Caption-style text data

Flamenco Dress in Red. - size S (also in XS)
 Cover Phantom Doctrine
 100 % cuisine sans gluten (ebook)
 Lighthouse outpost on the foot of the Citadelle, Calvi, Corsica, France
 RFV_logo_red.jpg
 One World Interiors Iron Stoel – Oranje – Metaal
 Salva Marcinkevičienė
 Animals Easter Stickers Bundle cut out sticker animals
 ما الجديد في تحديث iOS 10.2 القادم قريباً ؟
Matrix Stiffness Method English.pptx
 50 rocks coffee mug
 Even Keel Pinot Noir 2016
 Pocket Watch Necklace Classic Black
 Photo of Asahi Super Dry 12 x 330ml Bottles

TASK BRIEF
Could you reproduce every record above exactly as it stands?

RESULT
Flamenco Dress in Red. - size S (also in XS)
 Cover Phantom Doctrine
 100 % cuisine sans gluten (ebook)
 Lighthouse outpost on the foot of the Citadelle, Calvi, Corsica, France
 RFV_logo_red.jpg
 One World Interiors Iron Stoel – Oranje – Metaal
 Salva Marcinkevičienė
 Animals Easter Stickers Bundle cut out sticker animals
 ما الجديد في تحديث iOS 10.2 القادم قريباً ؟
Matrix Stiffness Method English.pptx
 50 rocks coffee mug
 Even Keel Pinot Noir 2016
 Pocket Watch Necklace Classic Black
 Photo of Asahi Super Dry 12 x 330ml Bottles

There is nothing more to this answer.